Power in the Patchwork? Enhancing Biodiversity and Resilience by Using Summertime Patch Cutting to Create Uneven-Aged Northern Forests
PI Stacy McNulty, SUNY College of Environmental Science and Forestry
Abstract: Forest resilience in the Northern Forest is being threatened by declines in structural and compositional diversity associated with regeneration failures, herbaceous layer losses, overbrowsing, invasives, wildlife declines, disease, and climate change. Beech Bark Disease
(BBD) and Beech Leaf Disease (BLD) have significantly impacted American beech – a critical component of the Northern Forest. Although beech aggressively resprouts, it forms dense thickets that hinder regeneration of other species and BLD may soon alter forest dynamics further. Active forest management can be used to enhance forest biodiversity and resilience, but traditional silviculture often only exacerbates noted issues. We propose evaluating small patch cutting in the growing season as an alternative management strategy. Such an approach may improve the density and diversity of tree regeneration, restore herbaceous diversity, reduce invasive species and beech sprouts, increase bird diversity and abundance, and potentially mitigate impacts of BBD and BLD. We further predict the growing-season timing of harvests will better mitigate the ecological damage and robust beech-sprout response associated with traditional winter season logging – which has shifted to occurring on unfrozen, water-logged soils due to climate change.
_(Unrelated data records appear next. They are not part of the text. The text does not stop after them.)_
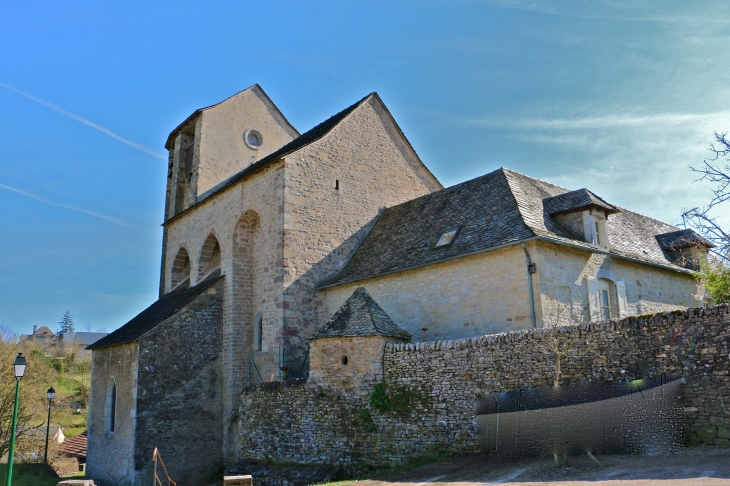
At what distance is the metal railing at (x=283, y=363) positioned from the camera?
54.4 ft

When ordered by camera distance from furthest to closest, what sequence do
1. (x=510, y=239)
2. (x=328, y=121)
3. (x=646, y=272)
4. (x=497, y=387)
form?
1. (x=328, y=121)
2. (x=646, y=272)
3. (x=510, y=239)
4. (x=497, y=387)

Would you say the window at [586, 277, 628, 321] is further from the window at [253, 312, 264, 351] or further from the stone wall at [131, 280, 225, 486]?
the stone wall at [131, 280, 225, 486]

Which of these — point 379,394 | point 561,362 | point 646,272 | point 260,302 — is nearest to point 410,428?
point 379,394

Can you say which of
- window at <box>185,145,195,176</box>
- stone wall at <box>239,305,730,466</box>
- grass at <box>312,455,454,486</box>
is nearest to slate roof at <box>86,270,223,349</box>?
stone wall at <box>239,305,730,466</box>

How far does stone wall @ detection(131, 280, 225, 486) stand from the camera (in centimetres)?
1677

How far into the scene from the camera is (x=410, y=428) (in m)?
11.8

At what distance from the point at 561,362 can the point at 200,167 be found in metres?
18.0

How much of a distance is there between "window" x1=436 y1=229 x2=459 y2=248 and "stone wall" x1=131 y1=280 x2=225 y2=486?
8.00 meters

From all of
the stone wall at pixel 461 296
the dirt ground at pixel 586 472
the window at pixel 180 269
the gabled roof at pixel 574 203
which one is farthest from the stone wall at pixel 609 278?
the window at pixel 180 269

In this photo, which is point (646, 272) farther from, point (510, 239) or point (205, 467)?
point (205, 467)

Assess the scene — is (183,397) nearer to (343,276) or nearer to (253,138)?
(343,276)

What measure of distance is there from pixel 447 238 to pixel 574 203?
140 inches

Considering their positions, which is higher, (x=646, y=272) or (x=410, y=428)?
(x=646, y=272)

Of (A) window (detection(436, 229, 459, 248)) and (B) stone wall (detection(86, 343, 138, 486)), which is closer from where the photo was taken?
(A) window (detection(436, 229, 459, 248))
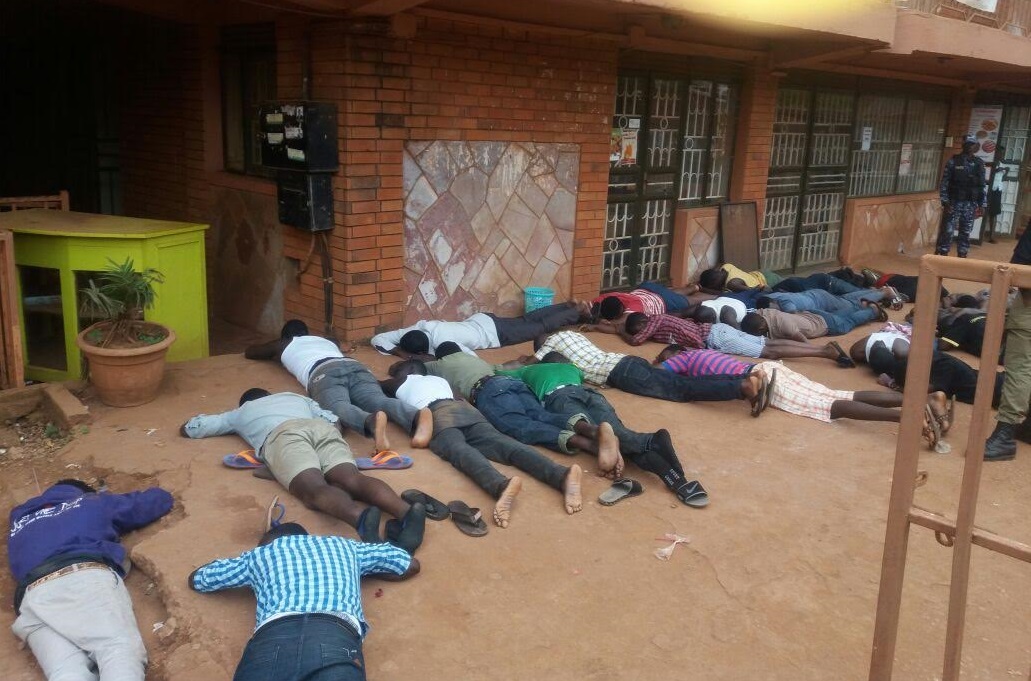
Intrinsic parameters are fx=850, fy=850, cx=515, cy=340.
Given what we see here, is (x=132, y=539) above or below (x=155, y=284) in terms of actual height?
below

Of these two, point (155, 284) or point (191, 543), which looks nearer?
point (191, 543)

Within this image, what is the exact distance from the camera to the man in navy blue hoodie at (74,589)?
2.73 metres

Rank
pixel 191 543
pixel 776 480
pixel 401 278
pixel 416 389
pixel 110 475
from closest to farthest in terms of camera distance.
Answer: pixel 191 543 < pixel 110 475 < pixel 776 480 < pixel 416 389 < pixel 401 278

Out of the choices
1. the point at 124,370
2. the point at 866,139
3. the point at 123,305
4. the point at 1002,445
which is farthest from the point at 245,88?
the point at 866,139

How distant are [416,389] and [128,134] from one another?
511 cm

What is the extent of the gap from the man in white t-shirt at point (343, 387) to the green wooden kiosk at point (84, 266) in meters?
0.54

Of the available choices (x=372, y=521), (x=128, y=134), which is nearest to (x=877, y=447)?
(x=372, y=521)

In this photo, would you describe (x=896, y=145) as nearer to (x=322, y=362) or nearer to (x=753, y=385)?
(x=753, y=385)

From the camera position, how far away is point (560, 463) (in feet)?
15.2

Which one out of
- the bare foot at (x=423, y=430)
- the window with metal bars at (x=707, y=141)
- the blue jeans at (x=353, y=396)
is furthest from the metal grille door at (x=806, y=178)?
the bare foot at (x=423, y=430)

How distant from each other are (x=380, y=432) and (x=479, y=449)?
0.53 metres

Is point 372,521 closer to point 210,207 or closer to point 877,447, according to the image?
point 877,447

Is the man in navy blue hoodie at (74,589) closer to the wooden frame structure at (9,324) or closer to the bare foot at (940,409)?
the wooden frame structure at (9,324)

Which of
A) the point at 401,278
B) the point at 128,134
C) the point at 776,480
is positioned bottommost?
the point at 776,480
Using long-term (25 year) datasets and within project-period observations, we will 1) compare our patch cutting approach to traditional large-area shelterwood harvests, 2) employ deer exclosures, 3) assess BLD and 4) examine an alternative to dormant-season harvesting. Our project aims to provide landowners and managers with viable strategies for enhancing biodiversity and resilience in the face of many stressors to benefit both public and private forests across the region.